Consider helping others as No. 1 New Year’s resolution

By Paul Sassone For Chronicle Media

The Greater Chicago Food Depository is the food bank for Cook County. Through its network of 650 food pantries, soup kitchens and shelters, the depository this year served 812,000 people or 232,100 households. (Chicago Food Bank photo)

“Enjoying life to the fullest” is the top resolution for the new year, according to a Nielsen survey.

Other resolutions involve personal improvements of some sort, such as get healthy, lose weight etc.

Helping others did not make the top 10 resolutions, though there are plenty of Americans who need help.

The anti-hunger group, Feed America, states that 43.1 million Americans (13.5 percent of the population) live in poverty. This includes 14.5 million children (20 percent) under the age of 18. And 42.2 million

Americans (including more than 13 million children) live in food insecure households.

Food insecurity is the term used to describe circumstances that prevent people from knowing when they next will eat.

Close to home, 1-in-7 Cook County residents experiences food insecurity.

The Greater Chicago Food Depository is the food bank for Cook County.

Through its network of 650 food pantries, soup kitchens and shelters, the depository this year served 812,000 people or 232,100 households.

The depository distributes 160,000 meals a day.

The nonprofit organization began in 1979. And last year, it distributed 70 million pounds of food, 35 percent of which was fresh produce.

The Greater Chicago Food Depository relies heavily on donations and volunteers. Food is donated, purchased or gotten from the Emergency Food Assistance  Program of the U.S. Department of Agriculture.

Donations come from individuals, businesses and community groups. Each dollar donated to the food depository buys more than a dollar’s worth of food because the depository buys in bulk.

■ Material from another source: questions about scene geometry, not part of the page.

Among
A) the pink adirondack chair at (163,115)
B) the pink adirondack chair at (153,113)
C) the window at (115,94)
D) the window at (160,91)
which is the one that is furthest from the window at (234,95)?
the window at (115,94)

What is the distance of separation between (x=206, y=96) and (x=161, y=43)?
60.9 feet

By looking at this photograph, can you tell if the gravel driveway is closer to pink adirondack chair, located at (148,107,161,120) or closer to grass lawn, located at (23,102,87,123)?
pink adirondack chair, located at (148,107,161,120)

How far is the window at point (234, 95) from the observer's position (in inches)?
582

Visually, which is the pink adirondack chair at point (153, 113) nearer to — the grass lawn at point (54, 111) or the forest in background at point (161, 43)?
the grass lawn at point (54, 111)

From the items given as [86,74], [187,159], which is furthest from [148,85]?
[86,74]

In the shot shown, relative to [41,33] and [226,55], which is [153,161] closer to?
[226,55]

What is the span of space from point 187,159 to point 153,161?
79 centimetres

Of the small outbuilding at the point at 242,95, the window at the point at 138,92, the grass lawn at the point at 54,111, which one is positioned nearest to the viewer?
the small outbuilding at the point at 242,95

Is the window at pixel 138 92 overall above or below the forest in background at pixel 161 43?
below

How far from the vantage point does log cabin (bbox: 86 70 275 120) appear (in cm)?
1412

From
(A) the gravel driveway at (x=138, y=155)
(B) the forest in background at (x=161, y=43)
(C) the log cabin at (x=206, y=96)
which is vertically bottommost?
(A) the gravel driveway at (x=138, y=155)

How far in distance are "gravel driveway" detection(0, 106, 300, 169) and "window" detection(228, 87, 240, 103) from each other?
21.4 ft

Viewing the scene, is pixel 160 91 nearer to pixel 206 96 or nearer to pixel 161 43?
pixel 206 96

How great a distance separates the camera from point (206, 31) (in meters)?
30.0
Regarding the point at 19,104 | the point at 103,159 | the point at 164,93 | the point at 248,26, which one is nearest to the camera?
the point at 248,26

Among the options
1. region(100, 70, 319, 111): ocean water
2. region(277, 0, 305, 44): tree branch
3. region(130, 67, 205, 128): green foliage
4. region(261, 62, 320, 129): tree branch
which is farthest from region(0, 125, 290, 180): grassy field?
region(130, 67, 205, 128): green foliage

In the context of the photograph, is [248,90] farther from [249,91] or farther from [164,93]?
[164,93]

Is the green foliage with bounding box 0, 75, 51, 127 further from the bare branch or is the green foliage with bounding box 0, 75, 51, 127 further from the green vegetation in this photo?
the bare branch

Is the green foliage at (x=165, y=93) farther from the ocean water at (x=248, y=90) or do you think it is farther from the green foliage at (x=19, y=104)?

Food donations also are gratefully accepted.

If helping others is on your list of new year’s resolutions, the food depository welcomes volunteers for such activities as:

  1. Repacking bulk food into family sized portions.
  2. Loading or driving food trucks.
  3. Collecting donations from vendors at food industry shows.

The depository also can provide contact information to food pantries in specific neighborhoods or suburbs to persons interested in volunteering locally.

The depository has programs geared to Cook County residents of all ages and circumstances — children, the elderly, veterans, the home-bound.

Earlier this year, the depository partnered with Cook County government to create the Cook County Food Access Plan, the goals of which are:

  1. Expand food insecurity screening and referral system at Cook County Health and Hospitals Systems locations to increase patient access to community food sources.
  2. Create a Suburban Cook County Child Nutrition Work Group to increase student access to and participation in school breakfast and summer meals programs.
  3. Grow the use of the Supplemental Nutrition Assistance Program (SNAP) benefits and incentive programs at farmers markets and farm stands in Cook County.

The Greater Chicago Food Depository is at 4100 W. Ann Lurie Place, Chicago.

For information on donating, organizing a food drive or volunteering, call (773) 247-3663.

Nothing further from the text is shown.